Wardriving for Zigbee: Blog article describing a method for finding and mapping Zigbee networks

Kisbee: Open-source hardware project to capture Zigbee wireless communication

Bootable RFID Live Hacking System: A platform for hacking MIFARE access control cards

Proximity Card Cloning: HID ProxCard-II, ISOProx, and others

iClass Card Details and Cloning

RFID Tutorial

Long Range Cloning: 125KHz Proximity Cards

Software Defined Radio (SDR) as a Security Threat

There have been a number of DIY projects documented recently that transform inexpensive TV tuner dongles into software defined radios (SDRs) capable of receiving a wide range of broadcasts. While this potentially allows someone access to frequencies used for security equipment/communications, our concerns are primarily limited to the interception of data – which can be addressed in a variety of ways.
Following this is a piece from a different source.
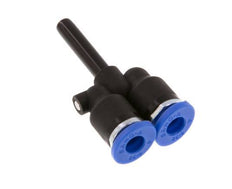 4mm x 4mm Y-Steckverschraubung mit Steckanschluss PA 66 NBR [2 Stück]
Now, some projects – like this one – are taking the concept further and adding the ability to transmit. As the hardware becomes more affordable, the likelihood of misuse will rise. These systems could, for example, transmit false GPS information, replay wireless transmitter signals, or mimic a wireless host or monitoring system. Many older wireless platforms use little or no security for transmission validation, and even those that do may be susceptible to certain types of attacks – such as brute forcing and jamming. Of course, the technology to interfere with wireless transmissions is already available, but it is generally cost prohibitive and complicated to operate.

Software projects like GNU Radio promise to simplify the user interface for those exploring SDR, and we will undoubtedly see a range of purpose-built attack tools in the future that can break or compromise various wireless systems. Many of these will be useful to pen-testers, but like all such tools, their existence in the wild must be considered when selecting wireless equipment or evaluating an existing infrastructure.